→ Work to be completed
Extract the stretch of the data below from the line containing "Looking at this scene, which" through the final line, and reproduce those lines verbatim.

[Listed records start]

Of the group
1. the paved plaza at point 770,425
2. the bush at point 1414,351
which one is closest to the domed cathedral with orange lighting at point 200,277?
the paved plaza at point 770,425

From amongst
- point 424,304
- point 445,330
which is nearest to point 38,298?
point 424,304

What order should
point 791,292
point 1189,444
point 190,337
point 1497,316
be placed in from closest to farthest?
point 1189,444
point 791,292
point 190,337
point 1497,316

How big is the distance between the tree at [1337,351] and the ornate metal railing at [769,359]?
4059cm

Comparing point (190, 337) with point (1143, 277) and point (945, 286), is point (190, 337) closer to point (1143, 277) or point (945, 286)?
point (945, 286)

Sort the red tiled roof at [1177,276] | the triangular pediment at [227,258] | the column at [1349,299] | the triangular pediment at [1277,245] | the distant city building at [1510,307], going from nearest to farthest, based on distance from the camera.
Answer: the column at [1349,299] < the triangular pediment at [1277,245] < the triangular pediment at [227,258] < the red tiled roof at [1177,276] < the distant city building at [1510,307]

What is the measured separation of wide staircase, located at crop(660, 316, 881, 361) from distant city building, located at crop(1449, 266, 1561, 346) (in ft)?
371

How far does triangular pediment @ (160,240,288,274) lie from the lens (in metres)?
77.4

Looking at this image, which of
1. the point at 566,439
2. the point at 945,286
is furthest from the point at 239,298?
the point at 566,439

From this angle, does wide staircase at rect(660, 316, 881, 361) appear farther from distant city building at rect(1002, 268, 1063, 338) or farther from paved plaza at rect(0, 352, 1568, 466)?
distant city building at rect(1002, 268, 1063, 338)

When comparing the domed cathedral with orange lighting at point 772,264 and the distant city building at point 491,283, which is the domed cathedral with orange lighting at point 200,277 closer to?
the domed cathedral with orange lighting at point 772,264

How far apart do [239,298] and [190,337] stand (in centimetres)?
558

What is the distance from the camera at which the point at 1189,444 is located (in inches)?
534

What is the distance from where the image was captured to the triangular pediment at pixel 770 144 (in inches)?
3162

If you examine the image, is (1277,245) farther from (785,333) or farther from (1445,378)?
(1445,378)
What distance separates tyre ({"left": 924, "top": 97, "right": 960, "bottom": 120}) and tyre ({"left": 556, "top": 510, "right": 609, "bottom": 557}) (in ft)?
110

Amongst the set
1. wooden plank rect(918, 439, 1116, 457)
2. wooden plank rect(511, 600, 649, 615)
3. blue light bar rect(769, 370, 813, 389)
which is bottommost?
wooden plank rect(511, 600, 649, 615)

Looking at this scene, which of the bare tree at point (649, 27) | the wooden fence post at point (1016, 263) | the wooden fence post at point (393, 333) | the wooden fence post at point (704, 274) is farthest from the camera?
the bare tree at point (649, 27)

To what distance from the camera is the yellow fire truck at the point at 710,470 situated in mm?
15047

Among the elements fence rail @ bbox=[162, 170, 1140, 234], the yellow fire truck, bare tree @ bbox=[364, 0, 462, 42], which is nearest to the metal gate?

[Listed records end]

→ Solution to this exercise
Looking at this scene, which of the bare tree at point (649, 27) | the wooden fence post at point (1016, 263) | the wooden fence post at point (393, 333) | the wooden fence post at point (704, 274) is farthest from the camera?
the bare tree at point (649, 27)

To what distance from the camera is the yellow fire truck at the point at 710,470 situated in mm?
15047

Among the elements fence rail @ bbox=[162, 170, 1140, 234], the yellow fire truck, bare tree @ bbox=[364, 0, 462, 42], which is nearest to the metal gate?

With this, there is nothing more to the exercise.